Eastside is a 1999 American crime drama film directed by Lorena David, starring Mario Lopez, Elizabeth Bogush and Mark Damon Espinoza.

==Cast==
- Mario Lopez as Antonio Lopez
- Elizabeth Bogush as Claire Gabriel
- Mark Damon Espinoza as Horatio Lopez
- Efrain Figueroa as Armando de la Rosa
- Richard Lynch as Toad

==Reception==
Kevin Thomas of the Los Angeles Times called the film "sharp, fast and energetic" and wrote that it has "depth, dimension and wit". John Jimenez of the Video Store Magazine wrote that the film is "well-done" with "acting good enough to put it in a class above most in its genre."

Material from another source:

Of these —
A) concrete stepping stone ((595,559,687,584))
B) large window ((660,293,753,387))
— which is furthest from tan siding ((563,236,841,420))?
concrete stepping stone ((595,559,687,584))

TV Guide wrote that while the film was "sturdily acted", it is "basically a PSA aimed to point repeat offenders poised away from the path to perdition and on to the road to social service". Buzz McClain of the Video Business called the film "competent if unthrilling" and "too good-natured for its own good". Michael Speier of Variety wrote that while Lynch "invests his worldly wise caretaker with a degree of spirituality", the "supporting players are flat", and Lopez is "unconvincing as a young man who can steal cars and pull a trigger".